Copy out the items verbatim, beginning with the line that contains "From nearest to" and continuing through the line that contains "265 570, the", with both of those lines included.

RECORDS SUPPLIED
--- start ---

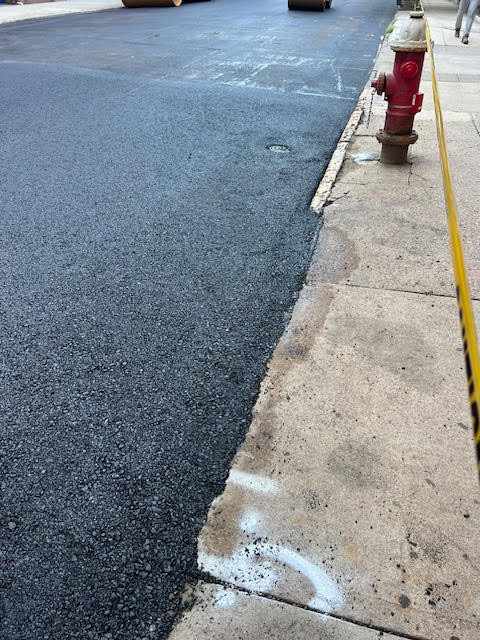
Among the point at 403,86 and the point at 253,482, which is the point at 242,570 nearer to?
the point at 253,482

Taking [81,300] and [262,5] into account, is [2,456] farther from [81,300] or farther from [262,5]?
[262,5]

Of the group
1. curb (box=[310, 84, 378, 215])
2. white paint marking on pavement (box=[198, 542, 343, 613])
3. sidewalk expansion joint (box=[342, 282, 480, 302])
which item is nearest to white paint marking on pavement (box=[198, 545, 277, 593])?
white paint marking on pavement (box=[198, 542, 343, 613])

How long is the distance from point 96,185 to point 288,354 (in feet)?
10.2

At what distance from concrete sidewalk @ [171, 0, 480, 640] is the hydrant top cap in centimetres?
198

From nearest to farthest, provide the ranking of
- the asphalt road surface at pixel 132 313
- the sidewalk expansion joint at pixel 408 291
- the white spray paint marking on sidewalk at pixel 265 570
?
the white spray paint marking on sidewalk at pixel 265 570, the asphalt road surface at pixel 132 313, the sidewalk expansion joint at pixel 408 291

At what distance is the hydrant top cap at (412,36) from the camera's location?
15.3ft

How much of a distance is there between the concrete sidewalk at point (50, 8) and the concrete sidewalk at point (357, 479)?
18652mm

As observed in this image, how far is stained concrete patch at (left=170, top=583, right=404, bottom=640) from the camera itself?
1.70 meters

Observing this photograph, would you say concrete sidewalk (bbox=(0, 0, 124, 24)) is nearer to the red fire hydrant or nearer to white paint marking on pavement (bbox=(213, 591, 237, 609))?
Result: the red fire hydrant

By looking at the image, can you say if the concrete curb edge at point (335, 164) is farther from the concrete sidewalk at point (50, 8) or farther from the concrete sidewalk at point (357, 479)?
the concrete sidewalk at point (50, 8)

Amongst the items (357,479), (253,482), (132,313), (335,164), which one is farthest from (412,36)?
(253,482)

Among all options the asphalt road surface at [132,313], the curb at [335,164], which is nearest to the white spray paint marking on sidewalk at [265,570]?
the asphalt road surface at [132,313]

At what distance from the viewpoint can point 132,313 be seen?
3.31 meters

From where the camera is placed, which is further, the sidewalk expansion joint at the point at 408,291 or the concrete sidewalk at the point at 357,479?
the sidewalk expansion joint at the point at 408,291
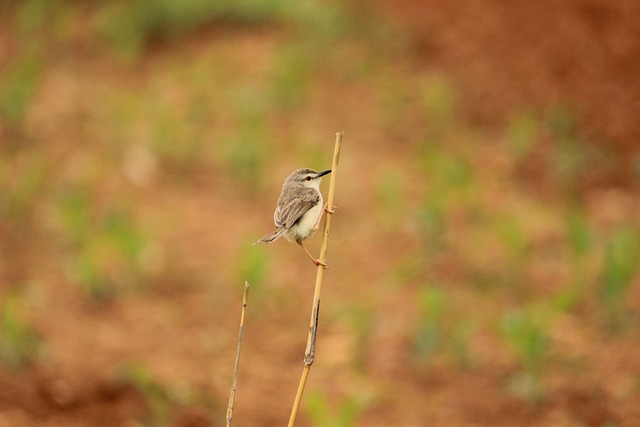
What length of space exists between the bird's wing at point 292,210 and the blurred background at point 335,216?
39.9 inches

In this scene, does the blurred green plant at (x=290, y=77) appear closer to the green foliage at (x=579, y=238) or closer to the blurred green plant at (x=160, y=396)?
the green foliage at (x=579, y=238)

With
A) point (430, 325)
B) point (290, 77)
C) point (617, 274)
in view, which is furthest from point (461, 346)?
point (290, 77)

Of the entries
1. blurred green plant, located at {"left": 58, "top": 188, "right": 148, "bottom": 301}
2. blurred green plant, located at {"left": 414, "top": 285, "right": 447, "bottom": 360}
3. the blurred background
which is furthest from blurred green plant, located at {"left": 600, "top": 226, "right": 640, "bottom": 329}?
blurred green plant, located at {"left": 58, "top": 188, "right": 148, "bottom": 301}

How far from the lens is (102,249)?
639cm

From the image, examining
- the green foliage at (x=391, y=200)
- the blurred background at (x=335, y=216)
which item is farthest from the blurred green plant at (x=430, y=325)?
the green foliage at (x=391, y=200)

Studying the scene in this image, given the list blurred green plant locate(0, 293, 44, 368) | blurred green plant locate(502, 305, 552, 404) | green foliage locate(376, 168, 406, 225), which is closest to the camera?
blurred green plant locate(502, 305, 552, 404)

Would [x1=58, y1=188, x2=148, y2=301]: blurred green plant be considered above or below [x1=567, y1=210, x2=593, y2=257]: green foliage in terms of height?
above

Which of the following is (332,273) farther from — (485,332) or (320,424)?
(320,424)

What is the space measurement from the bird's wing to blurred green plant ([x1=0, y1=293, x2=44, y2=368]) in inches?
99.0

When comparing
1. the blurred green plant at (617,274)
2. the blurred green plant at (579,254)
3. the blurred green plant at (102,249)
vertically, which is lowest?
the blurred green plant at (617,274)

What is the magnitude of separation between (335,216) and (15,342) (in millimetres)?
3390

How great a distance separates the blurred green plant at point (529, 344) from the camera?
182 inches

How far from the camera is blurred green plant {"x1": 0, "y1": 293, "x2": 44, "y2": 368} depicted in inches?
195

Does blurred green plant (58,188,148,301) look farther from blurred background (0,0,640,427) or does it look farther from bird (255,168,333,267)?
bird (255,168,333,267)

--- end ---

ANSWER TO THIS TASK
From nearest to farthest, provide the ranking of
- the asphalt road surface at pixel 132 313
- the sidewalk expansion joint at pixel 408 291
- the white spray paint marking on sidewalk at pixel 265 570
?
the white spray paint marking on sidewalk at pixel 265 570, the asphalt road surface at pixel 132 313, the sidewalk expansion joint at pixel 408 291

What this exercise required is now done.